Privately prescribed GLP-1s may not appear on the patient’s medical history so if a patient presents with these symptoms, healthcare professionals should enquire about GLP-1 use, it continues.

If pancreatitis is suspected, GLP-1 treatment should be stopped immediately and not restarted until the diagnosis is confirmed.

Additionally, GLP-1s should be used with caution in patients with a history of pancreatitis, the drug safety alert said.

As with all drugs, any suspected adverse reactions should continue to be reported via the Yellow Card scheme.

In the past five years, it is estimated that 25.4 million packs of GLP-1 receptor agonists have been dispensed, according to the MHRA.

The pancreatic enzyme replacement therapy (PERT) medication Creon – used in people with chronic pancreatitis – is currently facing supply issues and recently had its Serious Shortage Protocol (SSP) extended.

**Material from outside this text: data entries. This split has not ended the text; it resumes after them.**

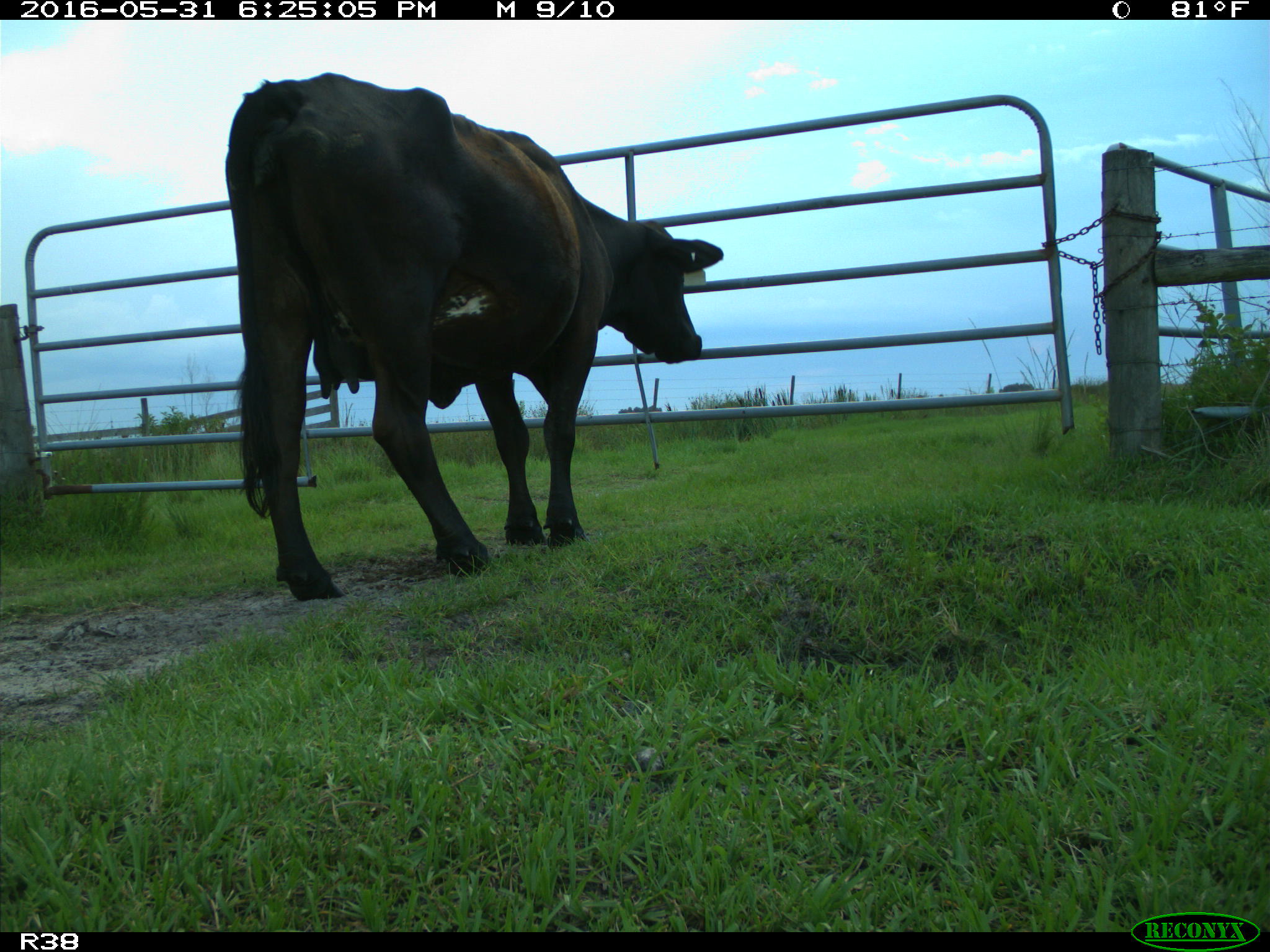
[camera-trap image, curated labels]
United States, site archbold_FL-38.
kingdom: Animalia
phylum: Chordata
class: Mammalia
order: Artiodactyla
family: Bovidae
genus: Bos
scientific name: Bos taurus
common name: domestic cow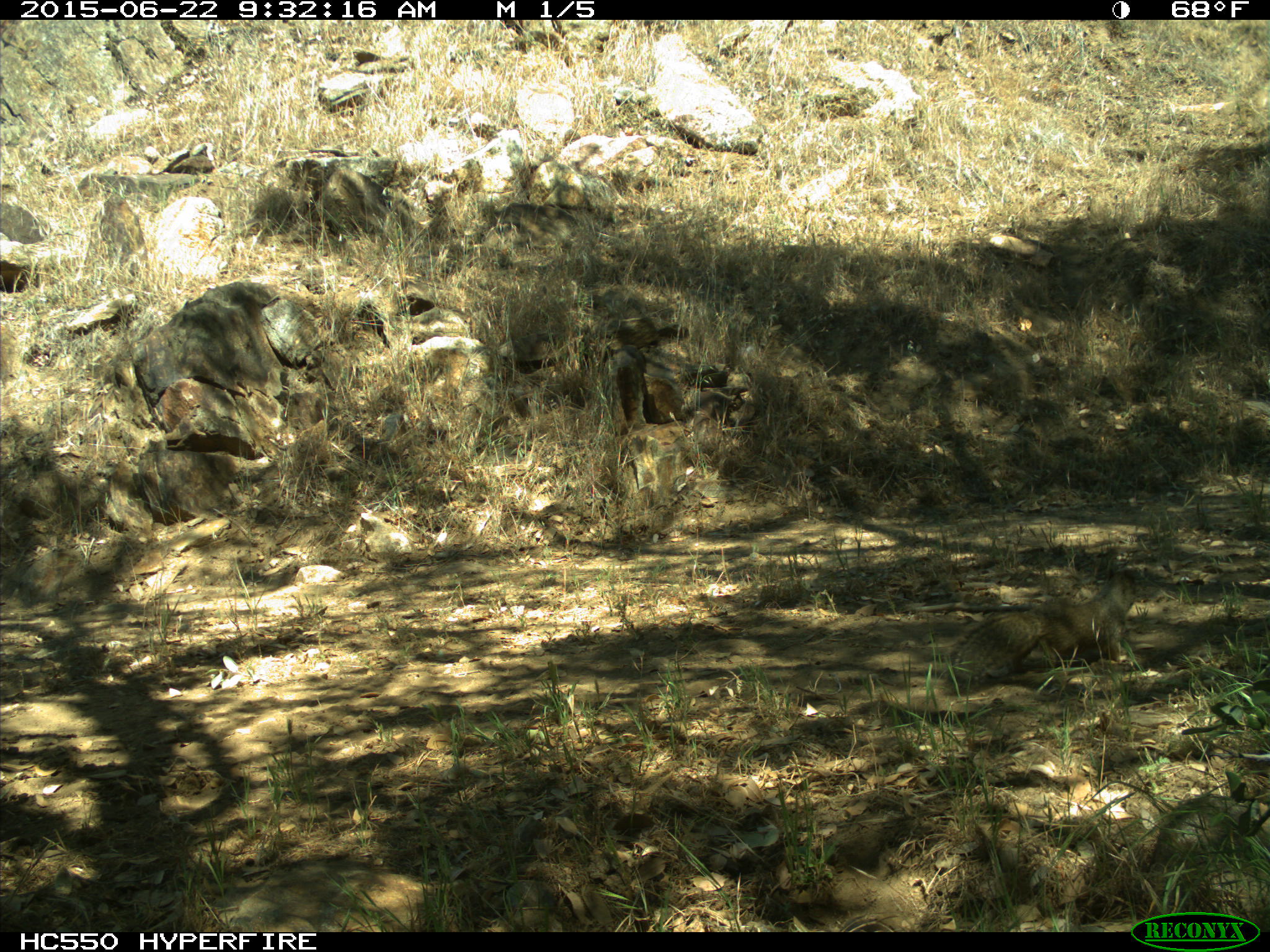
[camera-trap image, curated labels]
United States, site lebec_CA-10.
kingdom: Animalia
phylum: Chordata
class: Mammalia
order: Rodentia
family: Sciuridae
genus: Otospermophilus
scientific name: Otospermophilus beecheyi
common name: california ground squirrel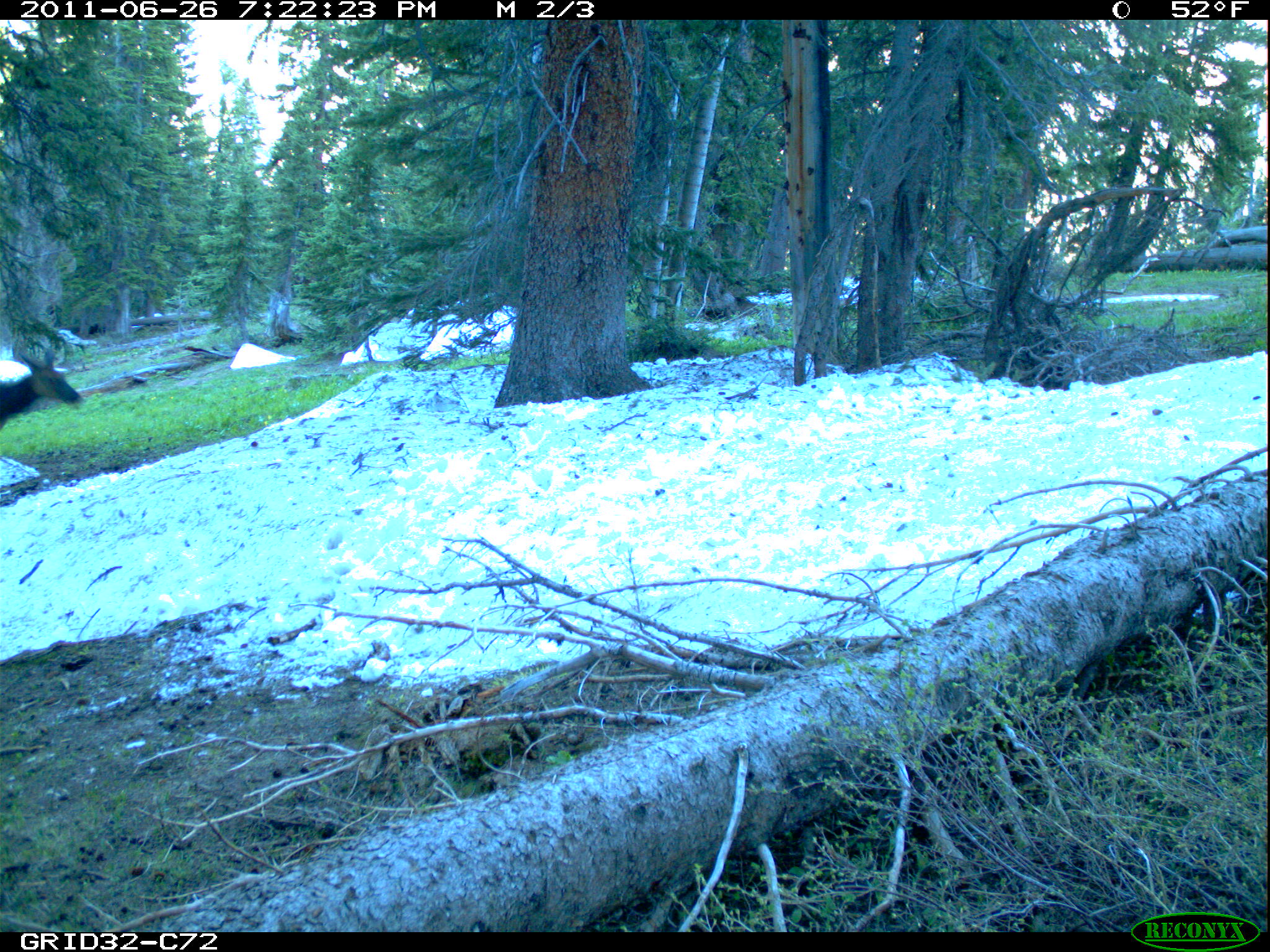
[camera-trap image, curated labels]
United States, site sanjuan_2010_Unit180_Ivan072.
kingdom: Animalia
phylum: Chordata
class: Mammalia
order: Artiodactyla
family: Cervidae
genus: Cervus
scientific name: Cervus elaphus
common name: red deer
Cervus elaphus (red deer).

Risk of NAION with semaglutide

Following this MHRA drug safety update, the regulator has also added the ‘very rare’ occurrence of non-arteric anterior ischemic optic neuropathy (NAION) to the product information of semaglutide.

NAION is an extremely rare event caused by reduced blood flow to the front portion of the optic nerve which typically causes sudden, painless loss of vision in one eye.

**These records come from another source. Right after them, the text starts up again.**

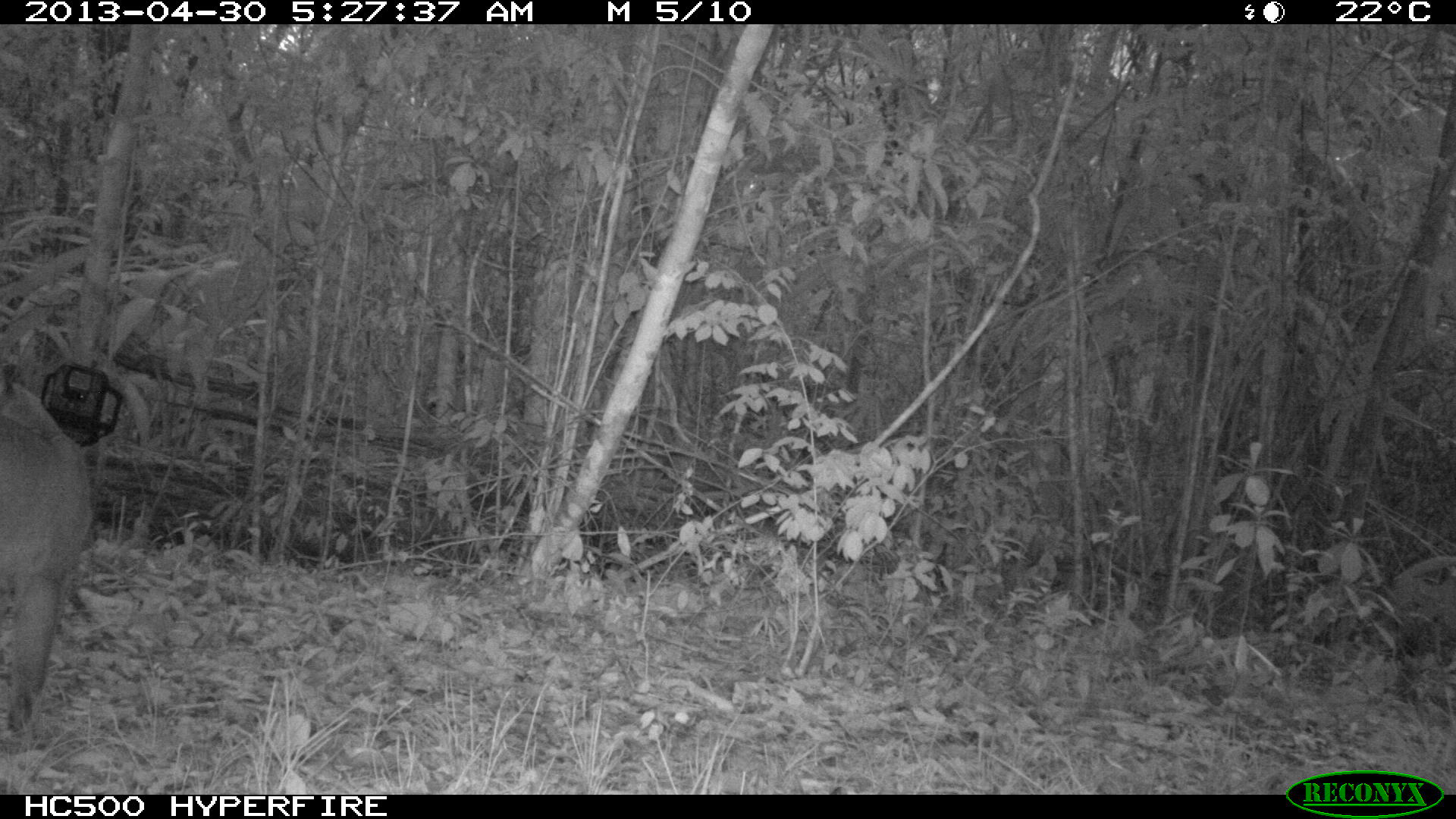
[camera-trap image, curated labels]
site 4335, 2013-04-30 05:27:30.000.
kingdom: Animalia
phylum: Chordata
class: Mammalia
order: Carnivora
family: Felidae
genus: Puma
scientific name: Puma concolor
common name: mountain lion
Puma concolor (mountain lion), count 2.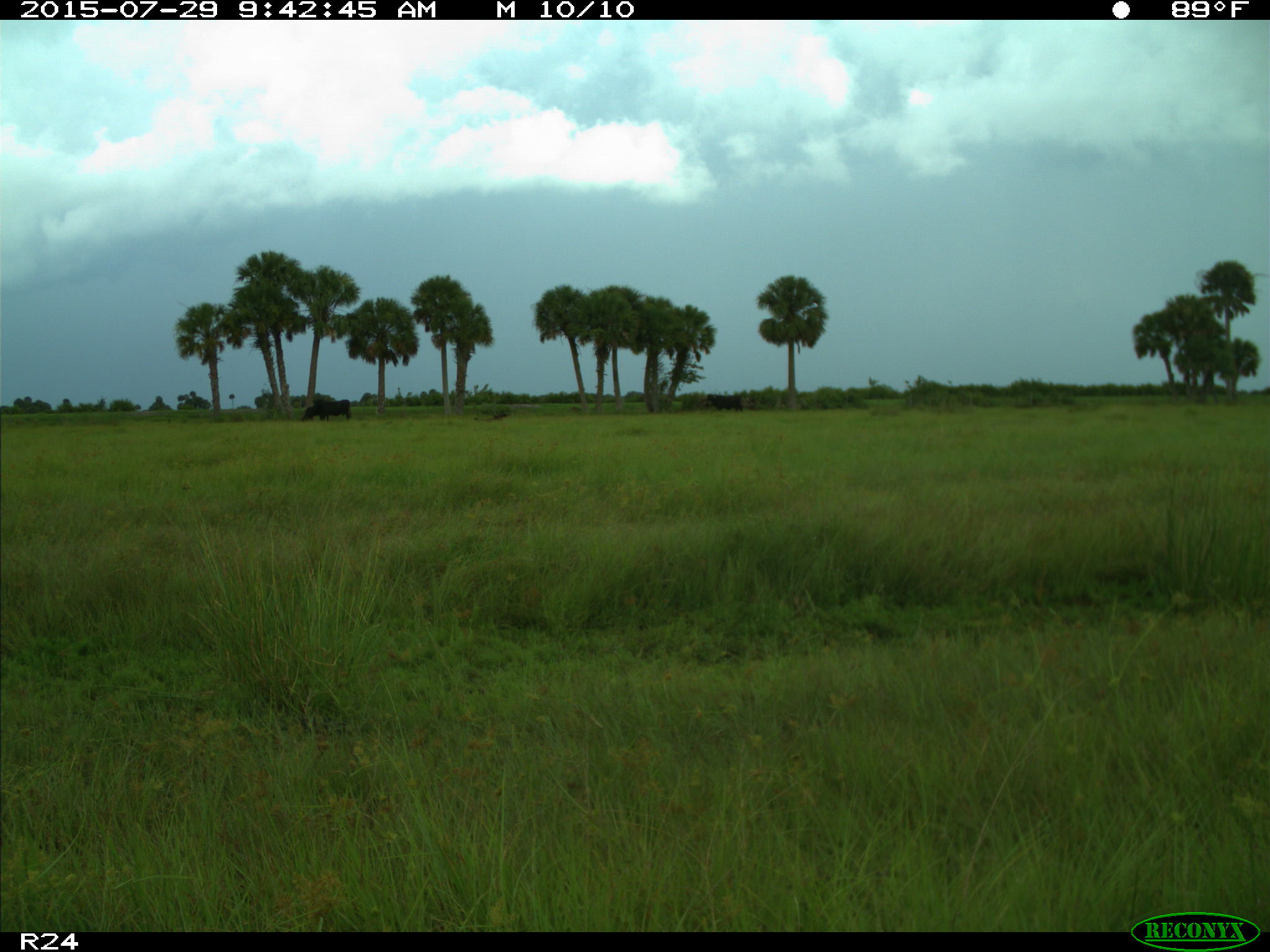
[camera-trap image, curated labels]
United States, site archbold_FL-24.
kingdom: Animalia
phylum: Chordata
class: Mammalia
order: Artiodactyla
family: Bovidae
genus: Bos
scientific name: Bos taurus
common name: domestic cow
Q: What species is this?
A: Bos taurus (domestic cow).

Patients who have experienced NAION describe it as a blurring or cloudiness of vision.

Any patients taking semaglutide – sold under the brand names Ozempic, Rybelsus and Wegovy – who notice a sudden impairment to their vision, should urgently attend eye casualty or A&E, the MHRA said.

The regulator’s chief safety officer, Dr Alison Cave, said: ‘While the potential risk of NAION for patients prescribed semaglutide is extremely small, it is important that patients and healthcare professionals are alert to the associated symptoms.’

Privately prescribed semaglutide may not appear on a patient’s medical history so if a patient presents with these symptoms, healthcare professionals should enquire about semaglutide use.

If NAION is confirmed than semaglutide treatment should be stopped immediately.

Previous evidence

Patients with type 2 diabetes are at increased risk of NAION as a result of their condition. Other risk factors for developing NAION include smoking, hypertension and hypercholesterolemia.

Studies have suggested that semaglutide treatment may be very rarely associated with NAION, affecting up to one in 10,000 people taking the drug.

In June 2025, a European review of evidence from clinical studies, post authorisation reports and other literature suggested that exposure to semaglutide in adults with type 2 diabetes may be associated with an approximately two-fold increase in the relative risk of developing NAION.

In the UK, since semaglutide’s first authorisation in 2018 up to 1 August 2025, the Yellow Card scheme has received three spontaneous reports suggestive of NAION with semaglutide.